== EXTRACT PROVIDED

Todd County is a county located in the U.S. state of Kentucky. As of the 2010 census, the population was 12,460.[1] Its county seat is Elkton.[2] The county is named for Colonel John Todd, who was killed at the Battle of Blue Licks in 1782 during the American Revolution.[3][4]

Geography[edit]

According to the 2000 census, the county has a total area of 376.97 square miles (976.3 km2), of which 376.35 square miles (974.7 km2) (or 99.84%) is land and 0.62 square miles (1.6 km2) (or 0.16%) is water.[5]

Adjacent counties[edit]

Demographics[edit]

Historical population
Census Pop.
1830 8,680
1840 9,991 15.1%
1850 12,268 22.8%
1860 11,575 −5.6%
1870 12,612 9.0%
1880 15,994 26.8%
1890 16,814 5.1%
1900 17,371 3.3%
1910 16,488 −5.1%
1920 15,694 −4.8%
1930 13,520 −13.9%
1940 14,234 5.3%
1950 12,890 −9.4%
1960 11,364 −11.8%
1970 10,823 −4.8%
1980 11,874 9.7%
1990 10,940 −7.9%
2000 11,971 9.4%
2010 12,460 4.1%
Est. 2012 12,651 1.5%
U.S. Decennial Census[6]
2012 Estimate[7]

As of the census[8] of 2000, there were 11,971 people, 4,569 households, and 3,367 families residing in the county. The population density was 32 per square mile (12 /km2). There were 5,121 housing units at an average density of 14 per square mile (5.4 /km2). The racial makeup of the county was 89.32% White, 8.75% Black or African American, 0.15% Native American, 0.17% Asian, 0.03% Pacific Islander, 0.87% from other races, and 0.71% from two or more races. 1.66% of the population were Hispanic or Latino of any race.

====
== GIVEN RECORDS

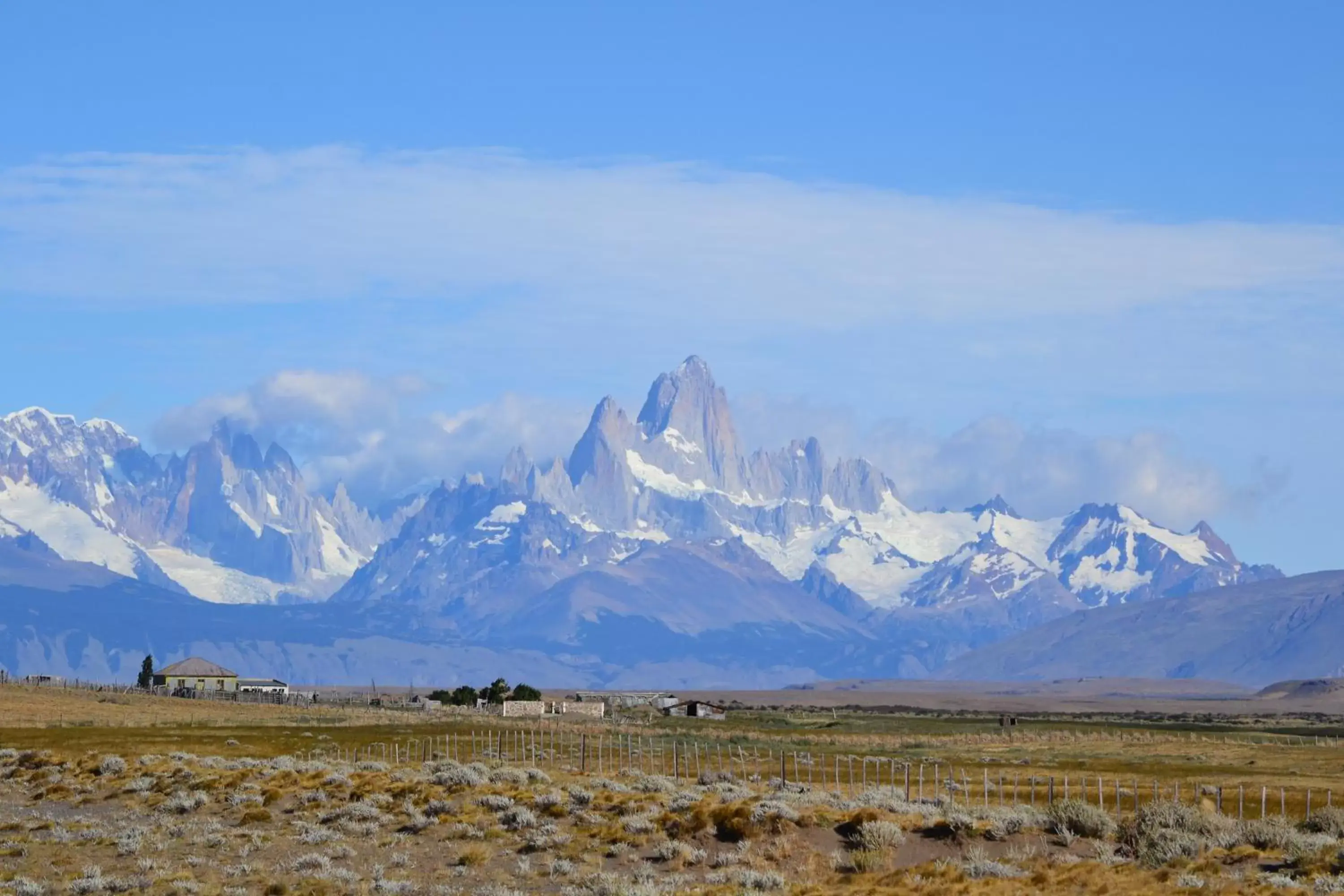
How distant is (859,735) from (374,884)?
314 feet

====
== GIVEN RECORDS

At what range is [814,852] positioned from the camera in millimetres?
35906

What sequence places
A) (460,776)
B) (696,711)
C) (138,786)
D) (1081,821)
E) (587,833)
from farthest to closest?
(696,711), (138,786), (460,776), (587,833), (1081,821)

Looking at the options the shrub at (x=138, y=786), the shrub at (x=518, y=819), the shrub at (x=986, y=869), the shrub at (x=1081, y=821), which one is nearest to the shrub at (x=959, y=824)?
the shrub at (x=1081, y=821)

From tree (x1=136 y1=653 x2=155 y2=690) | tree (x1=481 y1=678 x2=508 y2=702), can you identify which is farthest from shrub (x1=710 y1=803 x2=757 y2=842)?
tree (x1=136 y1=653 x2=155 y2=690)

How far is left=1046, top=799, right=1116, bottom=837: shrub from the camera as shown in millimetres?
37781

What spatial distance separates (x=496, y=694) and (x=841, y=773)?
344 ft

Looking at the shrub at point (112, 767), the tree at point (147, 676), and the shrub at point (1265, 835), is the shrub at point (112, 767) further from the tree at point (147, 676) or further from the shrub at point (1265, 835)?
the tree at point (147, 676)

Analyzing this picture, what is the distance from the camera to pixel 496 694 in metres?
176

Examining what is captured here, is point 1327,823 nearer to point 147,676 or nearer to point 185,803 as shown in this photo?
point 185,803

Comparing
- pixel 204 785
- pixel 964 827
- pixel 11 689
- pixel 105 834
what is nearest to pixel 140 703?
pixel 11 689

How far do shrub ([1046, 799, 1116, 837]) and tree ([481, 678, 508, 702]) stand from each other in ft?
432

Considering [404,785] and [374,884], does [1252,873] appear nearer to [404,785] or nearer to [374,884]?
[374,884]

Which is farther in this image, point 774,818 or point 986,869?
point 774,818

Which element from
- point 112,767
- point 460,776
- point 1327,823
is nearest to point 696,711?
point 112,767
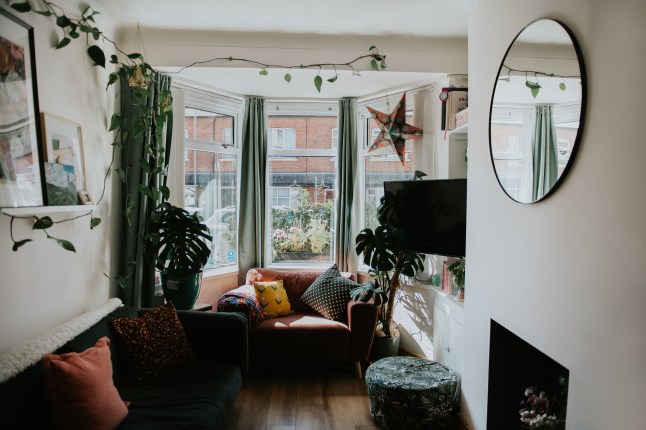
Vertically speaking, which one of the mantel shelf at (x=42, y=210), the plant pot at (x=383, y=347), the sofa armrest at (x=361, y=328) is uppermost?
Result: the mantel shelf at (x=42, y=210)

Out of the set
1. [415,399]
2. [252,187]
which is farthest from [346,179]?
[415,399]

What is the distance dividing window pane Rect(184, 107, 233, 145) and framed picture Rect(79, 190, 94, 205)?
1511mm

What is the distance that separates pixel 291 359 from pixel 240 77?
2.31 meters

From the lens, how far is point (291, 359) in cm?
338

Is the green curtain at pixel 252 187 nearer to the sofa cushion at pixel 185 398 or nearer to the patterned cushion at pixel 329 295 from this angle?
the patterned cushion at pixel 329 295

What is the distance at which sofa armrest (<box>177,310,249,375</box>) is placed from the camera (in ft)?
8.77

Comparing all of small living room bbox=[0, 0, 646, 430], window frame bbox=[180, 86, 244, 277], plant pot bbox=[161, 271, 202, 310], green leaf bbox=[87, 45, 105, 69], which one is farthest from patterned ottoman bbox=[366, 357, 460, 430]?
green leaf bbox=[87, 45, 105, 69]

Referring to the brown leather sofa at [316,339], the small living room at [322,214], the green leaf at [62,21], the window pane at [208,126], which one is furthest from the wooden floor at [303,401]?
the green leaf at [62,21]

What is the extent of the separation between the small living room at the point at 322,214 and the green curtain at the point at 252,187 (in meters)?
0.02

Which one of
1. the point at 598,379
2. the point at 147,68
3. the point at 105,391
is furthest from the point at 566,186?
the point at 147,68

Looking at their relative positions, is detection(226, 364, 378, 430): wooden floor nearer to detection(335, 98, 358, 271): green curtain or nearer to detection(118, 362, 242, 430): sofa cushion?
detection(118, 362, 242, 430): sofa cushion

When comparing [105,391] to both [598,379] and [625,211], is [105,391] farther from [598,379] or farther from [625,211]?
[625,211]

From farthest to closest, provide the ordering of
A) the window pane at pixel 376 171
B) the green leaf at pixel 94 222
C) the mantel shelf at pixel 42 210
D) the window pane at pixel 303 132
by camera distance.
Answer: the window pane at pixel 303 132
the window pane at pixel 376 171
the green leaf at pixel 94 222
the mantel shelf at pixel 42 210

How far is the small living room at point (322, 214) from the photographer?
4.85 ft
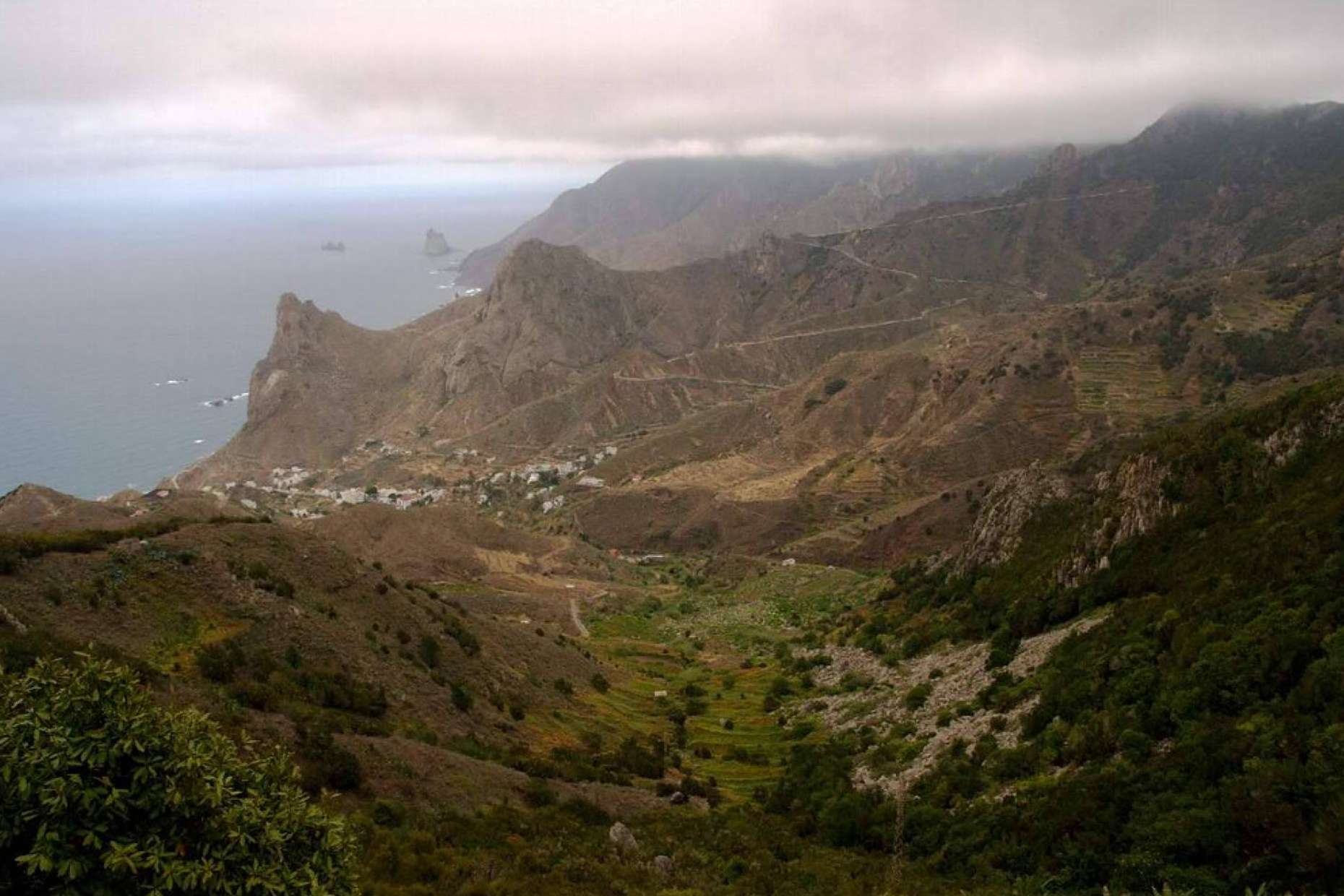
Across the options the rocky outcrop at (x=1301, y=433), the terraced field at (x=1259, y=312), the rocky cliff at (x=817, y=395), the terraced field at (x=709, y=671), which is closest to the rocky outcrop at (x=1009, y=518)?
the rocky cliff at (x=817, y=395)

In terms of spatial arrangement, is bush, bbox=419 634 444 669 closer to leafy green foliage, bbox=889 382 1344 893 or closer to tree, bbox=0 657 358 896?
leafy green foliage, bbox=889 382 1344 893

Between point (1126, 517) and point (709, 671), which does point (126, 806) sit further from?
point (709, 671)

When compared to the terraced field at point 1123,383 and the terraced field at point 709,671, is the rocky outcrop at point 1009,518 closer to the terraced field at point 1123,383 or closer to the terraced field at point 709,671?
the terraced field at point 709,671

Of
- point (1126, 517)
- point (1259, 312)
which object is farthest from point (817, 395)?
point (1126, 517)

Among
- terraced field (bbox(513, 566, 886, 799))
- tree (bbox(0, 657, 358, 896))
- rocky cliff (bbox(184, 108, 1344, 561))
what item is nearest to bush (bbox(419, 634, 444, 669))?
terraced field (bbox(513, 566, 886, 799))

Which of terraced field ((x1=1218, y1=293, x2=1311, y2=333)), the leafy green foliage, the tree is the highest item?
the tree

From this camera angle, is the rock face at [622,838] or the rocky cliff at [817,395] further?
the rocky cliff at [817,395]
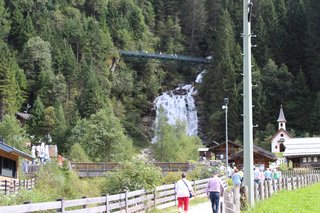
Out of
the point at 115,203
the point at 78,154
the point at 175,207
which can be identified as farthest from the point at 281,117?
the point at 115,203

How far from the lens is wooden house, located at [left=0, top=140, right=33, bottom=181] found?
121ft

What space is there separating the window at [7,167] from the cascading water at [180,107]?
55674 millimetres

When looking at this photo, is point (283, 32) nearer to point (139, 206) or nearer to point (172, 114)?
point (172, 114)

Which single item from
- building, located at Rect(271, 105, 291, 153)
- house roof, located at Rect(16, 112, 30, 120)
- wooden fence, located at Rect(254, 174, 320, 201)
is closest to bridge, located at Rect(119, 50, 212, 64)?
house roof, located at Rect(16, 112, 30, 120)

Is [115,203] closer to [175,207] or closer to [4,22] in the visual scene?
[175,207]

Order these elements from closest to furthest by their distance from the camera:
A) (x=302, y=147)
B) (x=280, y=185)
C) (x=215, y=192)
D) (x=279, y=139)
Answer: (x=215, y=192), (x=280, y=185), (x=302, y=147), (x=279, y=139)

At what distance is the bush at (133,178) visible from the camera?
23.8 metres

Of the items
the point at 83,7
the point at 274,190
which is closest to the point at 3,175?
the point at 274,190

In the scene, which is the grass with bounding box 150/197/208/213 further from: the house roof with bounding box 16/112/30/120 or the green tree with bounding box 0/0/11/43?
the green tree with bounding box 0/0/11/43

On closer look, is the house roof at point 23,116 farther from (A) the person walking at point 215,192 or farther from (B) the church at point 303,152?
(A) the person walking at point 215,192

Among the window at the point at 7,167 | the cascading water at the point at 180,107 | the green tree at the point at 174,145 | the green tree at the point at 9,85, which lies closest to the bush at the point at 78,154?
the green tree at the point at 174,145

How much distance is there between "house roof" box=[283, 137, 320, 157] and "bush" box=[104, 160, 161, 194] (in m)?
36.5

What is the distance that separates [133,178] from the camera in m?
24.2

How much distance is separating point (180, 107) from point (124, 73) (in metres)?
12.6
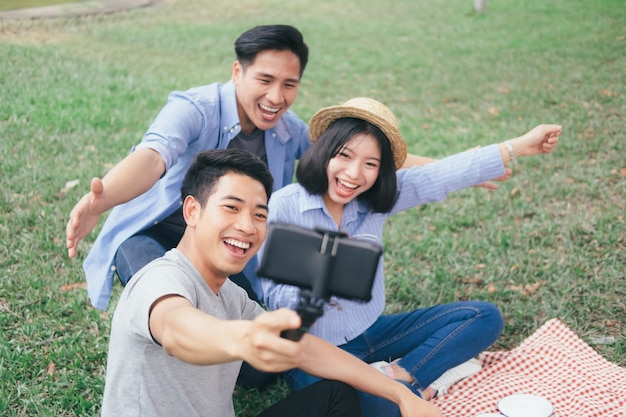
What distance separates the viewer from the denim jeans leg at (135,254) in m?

====
== GIVEN RECORDS

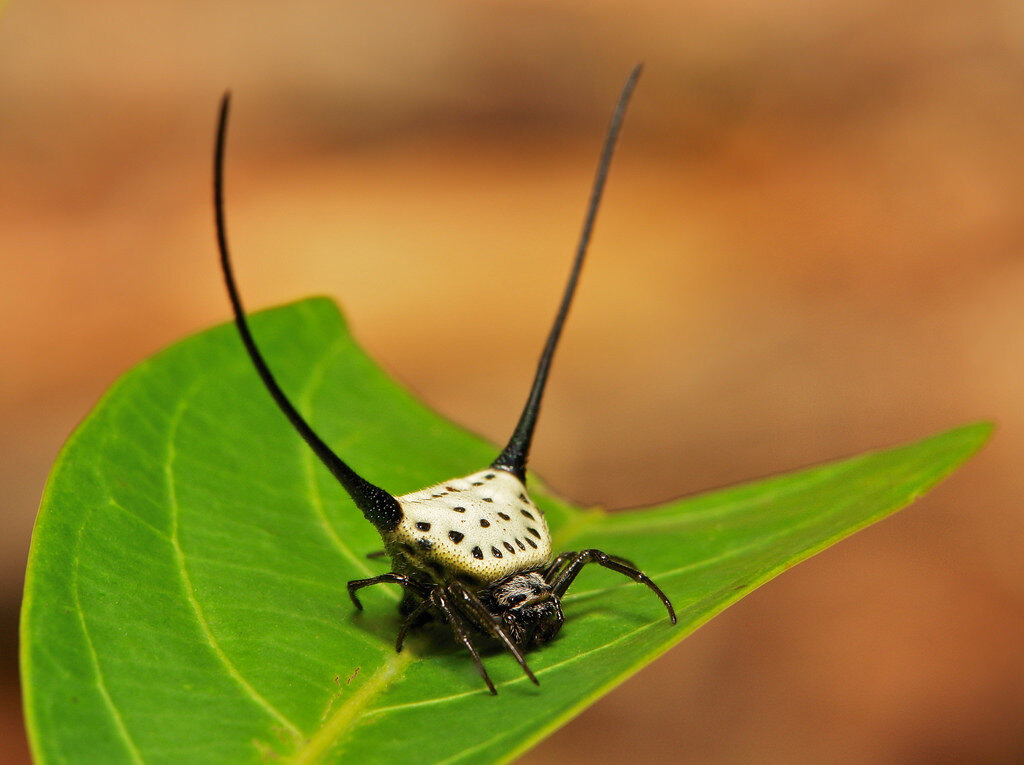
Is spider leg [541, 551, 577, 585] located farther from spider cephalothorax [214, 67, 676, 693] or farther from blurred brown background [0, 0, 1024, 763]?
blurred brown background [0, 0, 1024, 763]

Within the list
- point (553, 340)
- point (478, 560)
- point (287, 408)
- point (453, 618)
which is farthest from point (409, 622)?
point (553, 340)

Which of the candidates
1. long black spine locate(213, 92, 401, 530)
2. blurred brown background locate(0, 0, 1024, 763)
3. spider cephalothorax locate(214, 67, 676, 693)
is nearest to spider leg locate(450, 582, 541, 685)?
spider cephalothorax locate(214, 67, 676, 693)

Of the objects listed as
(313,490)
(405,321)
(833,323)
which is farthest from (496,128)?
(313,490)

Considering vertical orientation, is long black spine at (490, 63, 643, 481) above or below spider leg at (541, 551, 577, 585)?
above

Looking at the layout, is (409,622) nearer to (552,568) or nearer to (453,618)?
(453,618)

====

WRITTEN INSTRUCTION A: According to the passage on Todd County, Kentucky, which battle took the life of the man for whom the county is named?
WRITTEN INSTRUCTION B: Extend the passage on Todd County, Kentucky, picking up after its final sentence.

OUTPUT A: The Battle of Blue Licks, in 1782.

OUTPUT B:
There were 4,569 households out of which 33.50% had children under the age of 18 living with them, 58.70% were married couples living together, 11.60% had a female householder with no husband present, and 26.30% were non-families. 23.00% of all households were made up of individuals and 11.10% had someone living alone who was 65 years of age or older. The average household size was 2.59 and the average family size was 3.05.

In the county the population was spread out with 26.60% under the age of 18, 8.70% from 18 to 24, 28.40% from 25 to 44, 22.40% from 45 to 64, and 14.00% who were 65 years of age or older. The median age was 36 years. For every 100 females there were 94.80 males. For every 100 females age 18 and over, there were 92.70 males.

The median income for a household in the county was $29,718, and the median income for a family was $36,043. Males had a median income of $28,502 versus $20,340 for females. The per capita income for the county was $15,462. About 14.70% of families and 17.20% of the population were below the poverty line, including 21.90% of those under age 18 and 22.00% of those age 65 or over.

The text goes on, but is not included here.